À objeção de que o Pacto,
com a ideia de fundo de envolver toda a gente – famílias, comunidades, escolas
e universidades, instituições, religiões e governantes – seja um objetivo
demasiado utópico, a entrevistada contrapõe que “nós somos feitos de utopia, também”. Por isso, a iniciativa de Francisco “é
um desafio muito positivo” na senda dos caminhos para a paz, dado que, tal “como
nos tempos dos antigos profetas, continua também hoje a elevar-se o clamor dos
pobres e da terra para implorar justiça e paz”. Ora, se, “desde os antigos
profetas que andamos a clamar por justiça e por paz, o ‘Pacto Educativo Global’
faz todo o sentido”, pois vem ao encontro deste (não de encontro a este, como diz a
jornalista: “vir de encontro a…” significa “embater contra…”) desejo de “um mundo melhor”.
Depois, sobressai a linha
de coerência nas intervenções, encíclicas, gestos, alertas e propostas de
Francisco. E a jornalista repara que, em Portugal, estas mensagens têm passado
bastante ao lado do poder político. De facto, o Papa “tem uma grande importância para nós, enquanto
católicos, mas é visto como mais um chefe de Estado, o Chefe de Estado do
Vaticano, um Estado dentro de outro Estado”, pelo que, muitas vezes, as suas “são
palavras vistas com agrado, com boas intenções”, mas “acabam, em termos
práticos, por não ter a importância que deveriam”.

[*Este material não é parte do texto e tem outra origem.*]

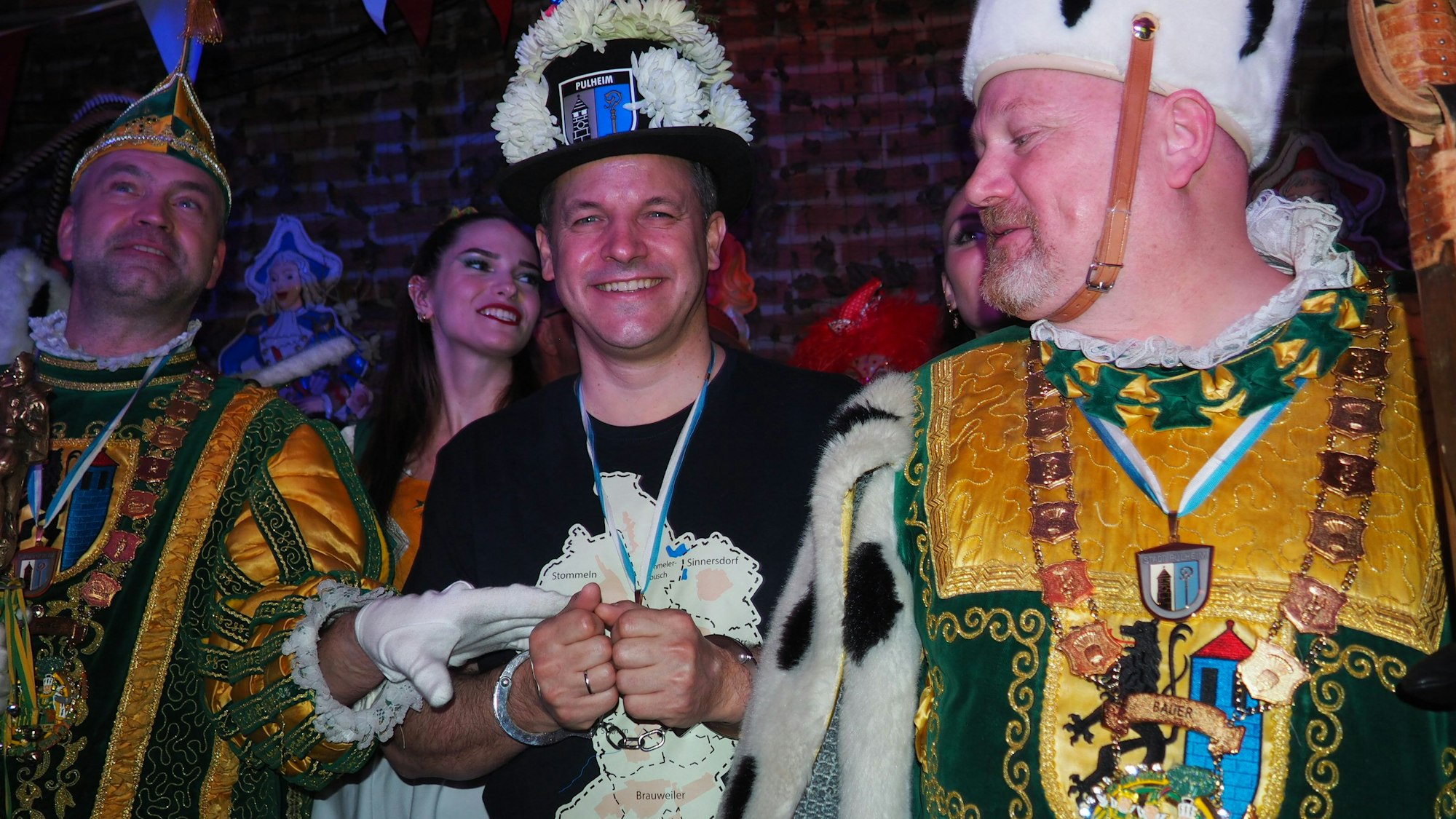 Ein Mann in Handschellen, er trägt einen mit weißen Blumen geschmückten Hut.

E, no quadro da comunicação
social, verifica a jornalista que, andando nós “sempre atrás do clickbait”, nem sempre
encaramos “estas mensagens como pertinentes”. Enfim, na linha da velha
máxima da notícia que interessa é a do “homem que mordeu o cão”, em termos
gerais, “é sempre mais interessante escrever sobre os escândalos dentro da
Igreja do que sobre boas práticas que se façam”, embora também se escreva sobre
elas.
Em síntese, escreve-se sobre as mensagens papais sobre Natal, Ano Novo e
outras, mas depois como que se exige que o Papa diga ou faça “qualquer coisa
muito fora do comum para nos chamar a atenção” (Por exemplo, “ir a Lesbos não é para todos”).
E a entrevista chega ao seu
termo destacando um compromisso concreto em desenvolvimento também em Portugal,
o projeto das ‘Scholas Occurrentes’, que visa criar uma rede de escolas para a
inclusão, com recurso ao desporto e à arte – uma edução global, preocupação que
o Papa já traz dos tempos de Buenos Aires. Por isso, o empenho pessoal de Francisco
na área da educação não surpreende, pois, como ele diz, “a educação é um fator de liberdade, de responsabilidade
e de desenvolvimento”, pelo que “só pela educação é que nós vamos mudar o
mundo, vamos ter melhores cidadãos, melhores pessoas”. Mas, para tanto, importa
zelar, para lá do saber académico, o ser. E “é isso que nos vai mudar”.